§ Pokazany fragment:

* * *

- Od tygodnia nie byliśmy w szkole. Jesteśmy na służbie, permanentnie – mówi Kajetan Kapuściński, druh 16. Warszawskiej Drużyny Harcerzy i Gromad Zuchowych im. Zawiszy Czarnego. W sobotę na Placu Piłsudskiego służyło ok. 3 tys. harcerzy.
- W dniu tragedii pod Smoleńskiem przerwaliśmy biwak i udaliśmy się pod Pałac Prezydencki, gdzie służyliśmy przy pilnowaniu porządku – tłumaczy Kajetan.
– Dziś jesteśmy na Placu Piłsudskiego od szóstej. Będziemy do nocy, ok. 3 nad ranem wyruszamy na uroczystości do Krakowa – dodaje Artur Piątek, kolega z zastępu.
Obaj noszą mundury Związku Harcerstwa Rzeczypospolitej. Dziś dodatkowo założyli żółte kamizelki odblaskowe z napisem „Służby specjalne” – Jesteśmy grupą szybkiego reagowania. Gdy trzeba udrożnić ruch, zablokować drogę, albo przenieść zgrzewki z wodą to wiadomo, że zrobimy to my – tłumaczy Kapuściński.
Noszą tysiące litrów wody
– Ja dziś przeniosłam 250 zgrzewek wody. W każdej sześć półlitrowych butelek – wyznaje druhna Małgorzata Siewert i wskazuje na paletę z plastikowymi butelkami wielkości dostawczego samochodu. – Jesteśmy przygotowani na obsługę miliona osób. Na Plac Piłsudskiego zwieziono 50 tys. litrów wody – dodaje.
– Asystujemy starszym i schorowanym. Wskazujemy drogę i odpowiadamy na pytania przyjezdnych – tłumaczy druh Erazm Zawadzki z ZHR.
Przyjechali wszyscy
– Do Warszawy przyjechali harcerze ze wszystkich województw oprócz małopolskiego (ci przygotowują się do uroczystości na Wawelu). Jest nas ok. 3 tysięcy, ze wszystkich organizacji harcerskich – mówi druh Grzegorz Bokota, który pełni służbę razem z bratem, Dariuszem.
50 metrów dalej 11-letni harcerz wchodzi w tłum żałobników. – Przepraszam, czy nie napije się pan wody? – chłopiec z dumą dźwiga zgrzewkę butelek i worek z plastikowymi kubeczkami.
Pomocna dłoń harcerzy
– Teraz wieje chłodny wiatr i zapotrzebowanie na płyny mniejsze, ale jeszcze godzinę temu ludzie nas szturmowali – relacjonuje druhna Maria Salamon ze służb wodnych. Na Placu Piłsudskiego służy z trzema innymi koleżankami z zastępu – Martą Zawiszą, Agatą Poddębską i Marią Derdą. – Będziemy tu dopóki będziemy potrzebne – mówią nastolatki.

* * *

§ Ćwiczenie A:
Odpowiedz na pytania do tekstu o harcerzach na Placu Piłsudskiego:
(i) O której godzinie harcerze wyruszają na uroczystości do Krakowa?
(ii) Ile zgrzewek wody przeniosła druhna Małgorzata Siewert?
(iii) Z którego województwa harcerze nie przyjechali do Warszawy?
§ Ćwiczenie B:
Kontynuuj tekst o harcerzach na Placu Piłsudskiego od miejsca, w którym się kończy.
Dane nie są tu do niczego potrzebne.

Zapisane dane
* * *

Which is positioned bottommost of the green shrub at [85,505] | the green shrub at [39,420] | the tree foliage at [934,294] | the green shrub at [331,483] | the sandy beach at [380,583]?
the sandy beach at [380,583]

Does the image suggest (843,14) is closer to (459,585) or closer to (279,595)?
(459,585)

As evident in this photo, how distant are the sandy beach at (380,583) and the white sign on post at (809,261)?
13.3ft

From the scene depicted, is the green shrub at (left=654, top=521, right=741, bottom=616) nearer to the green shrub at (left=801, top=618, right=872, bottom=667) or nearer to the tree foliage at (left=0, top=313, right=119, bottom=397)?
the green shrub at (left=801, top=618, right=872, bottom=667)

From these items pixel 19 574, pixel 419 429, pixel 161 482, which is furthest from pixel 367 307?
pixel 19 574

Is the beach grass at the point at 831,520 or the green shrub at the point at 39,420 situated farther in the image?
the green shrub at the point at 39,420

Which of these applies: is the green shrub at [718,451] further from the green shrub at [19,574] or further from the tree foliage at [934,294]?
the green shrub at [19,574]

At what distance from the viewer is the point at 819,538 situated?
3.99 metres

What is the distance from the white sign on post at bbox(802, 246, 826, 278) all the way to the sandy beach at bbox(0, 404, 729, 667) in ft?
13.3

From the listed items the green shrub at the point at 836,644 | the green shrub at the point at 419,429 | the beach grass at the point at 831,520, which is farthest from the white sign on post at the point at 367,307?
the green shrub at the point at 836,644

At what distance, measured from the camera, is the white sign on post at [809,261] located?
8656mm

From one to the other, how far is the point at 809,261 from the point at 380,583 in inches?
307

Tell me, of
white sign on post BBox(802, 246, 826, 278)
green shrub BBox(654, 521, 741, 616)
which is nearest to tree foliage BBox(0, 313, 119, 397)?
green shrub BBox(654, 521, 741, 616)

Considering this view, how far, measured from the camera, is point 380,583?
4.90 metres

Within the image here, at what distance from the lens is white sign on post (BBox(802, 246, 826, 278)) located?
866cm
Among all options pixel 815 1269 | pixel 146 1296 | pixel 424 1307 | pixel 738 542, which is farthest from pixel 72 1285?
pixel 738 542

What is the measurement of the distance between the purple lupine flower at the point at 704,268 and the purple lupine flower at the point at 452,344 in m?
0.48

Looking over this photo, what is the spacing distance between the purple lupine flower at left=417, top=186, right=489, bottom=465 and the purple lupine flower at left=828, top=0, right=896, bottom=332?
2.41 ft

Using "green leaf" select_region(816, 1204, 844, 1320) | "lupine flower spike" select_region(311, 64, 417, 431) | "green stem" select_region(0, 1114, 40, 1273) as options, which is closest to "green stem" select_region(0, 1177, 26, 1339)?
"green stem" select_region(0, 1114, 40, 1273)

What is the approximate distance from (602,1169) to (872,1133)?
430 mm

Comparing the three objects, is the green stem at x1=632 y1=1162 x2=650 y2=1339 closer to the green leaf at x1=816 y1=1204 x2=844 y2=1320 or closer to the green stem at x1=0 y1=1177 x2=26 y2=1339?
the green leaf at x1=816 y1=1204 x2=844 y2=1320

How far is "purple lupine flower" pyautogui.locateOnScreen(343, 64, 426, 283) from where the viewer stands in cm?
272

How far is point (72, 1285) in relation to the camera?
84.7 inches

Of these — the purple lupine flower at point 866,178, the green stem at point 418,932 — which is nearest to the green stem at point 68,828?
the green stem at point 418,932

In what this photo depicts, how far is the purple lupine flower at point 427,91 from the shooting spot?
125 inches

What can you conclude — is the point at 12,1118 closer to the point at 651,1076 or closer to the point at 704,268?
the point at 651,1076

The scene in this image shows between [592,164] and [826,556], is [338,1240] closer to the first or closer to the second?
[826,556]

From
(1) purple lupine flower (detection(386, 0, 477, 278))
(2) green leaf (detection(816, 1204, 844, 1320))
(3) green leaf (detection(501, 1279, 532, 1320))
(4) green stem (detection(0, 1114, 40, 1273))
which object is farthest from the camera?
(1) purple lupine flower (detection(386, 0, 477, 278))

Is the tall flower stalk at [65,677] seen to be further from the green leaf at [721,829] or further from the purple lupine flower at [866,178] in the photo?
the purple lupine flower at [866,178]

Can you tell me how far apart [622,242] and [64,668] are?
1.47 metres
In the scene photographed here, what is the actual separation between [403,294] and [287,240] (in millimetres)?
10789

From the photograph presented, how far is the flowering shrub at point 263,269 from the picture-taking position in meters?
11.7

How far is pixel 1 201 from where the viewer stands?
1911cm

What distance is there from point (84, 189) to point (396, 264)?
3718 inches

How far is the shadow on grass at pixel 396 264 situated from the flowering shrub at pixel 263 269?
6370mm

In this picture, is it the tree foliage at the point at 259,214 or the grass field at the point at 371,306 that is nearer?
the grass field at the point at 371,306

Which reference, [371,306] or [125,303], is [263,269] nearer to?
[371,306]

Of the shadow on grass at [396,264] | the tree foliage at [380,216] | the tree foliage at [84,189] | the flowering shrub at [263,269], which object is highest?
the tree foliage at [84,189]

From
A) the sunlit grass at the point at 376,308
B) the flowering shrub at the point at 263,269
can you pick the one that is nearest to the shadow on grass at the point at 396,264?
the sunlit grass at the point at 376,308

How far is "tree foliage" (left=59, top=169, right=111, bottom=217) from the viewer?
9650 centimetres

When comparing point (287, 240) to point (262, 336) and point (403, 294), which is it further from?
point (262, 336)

* * *

§ Wynik A:
(i) Około 3 nad ranem.
(ii) 250 zgrzewek.
(iii) Z małopolskiego.

§ Wynik B:
Joanna Sielicka i Kasia Szczypek są przewodniczkami Skautów Europy Stowarzyszenia Katolickiego „Zawisza”. – Jesteśmy z Warszawy, ale są z nami koledzy z Radomia, Garwolina i Pilawy – informuje druhna Joanna.
Z całej Polski i świata
– Rozdajemy mapy i wskazujemy drogę przyjezdnym. Pytają jak dojść na Plac Piłsudskiego, pod Pałac Prezydencki i gdzie jest najbliższy telebim – wyjaśnia przewodniczka Kasia. – Do Warszawy przyjechały tysiące przyjezdnych, ze wszystkich stron Polski.
– Pomagaliśmy już gościom z Przemyśla, Gdańska, Radomia, Rzeszowa, Poznania, Lublina, Łodzi i już nie pamiętam skąd jeszcze. Są tu ludzie z dużych miast i wiosek. O drogę na Plac Piłsudskiego pytał nas Anglik i Arab – mówi druhna Karolina ze Stowarzyszenia Harcerskiego, która rozdaje mapy przy wyjściu ze stacji metra Ratusz.
– Czy mogę dostać mapę? – pyta Mariusz Michalik z Kwidzyna. Do Warszawy przyjechał z żoną i 4-letnim wnukiem. – Ten dzień przejdzie do historii. Chciałem, by mały był jej uczestnikiem. Może coś zapamięta – tłumaczy Michalik i podchodzi do stoiska z biało-czerwonymi flagami.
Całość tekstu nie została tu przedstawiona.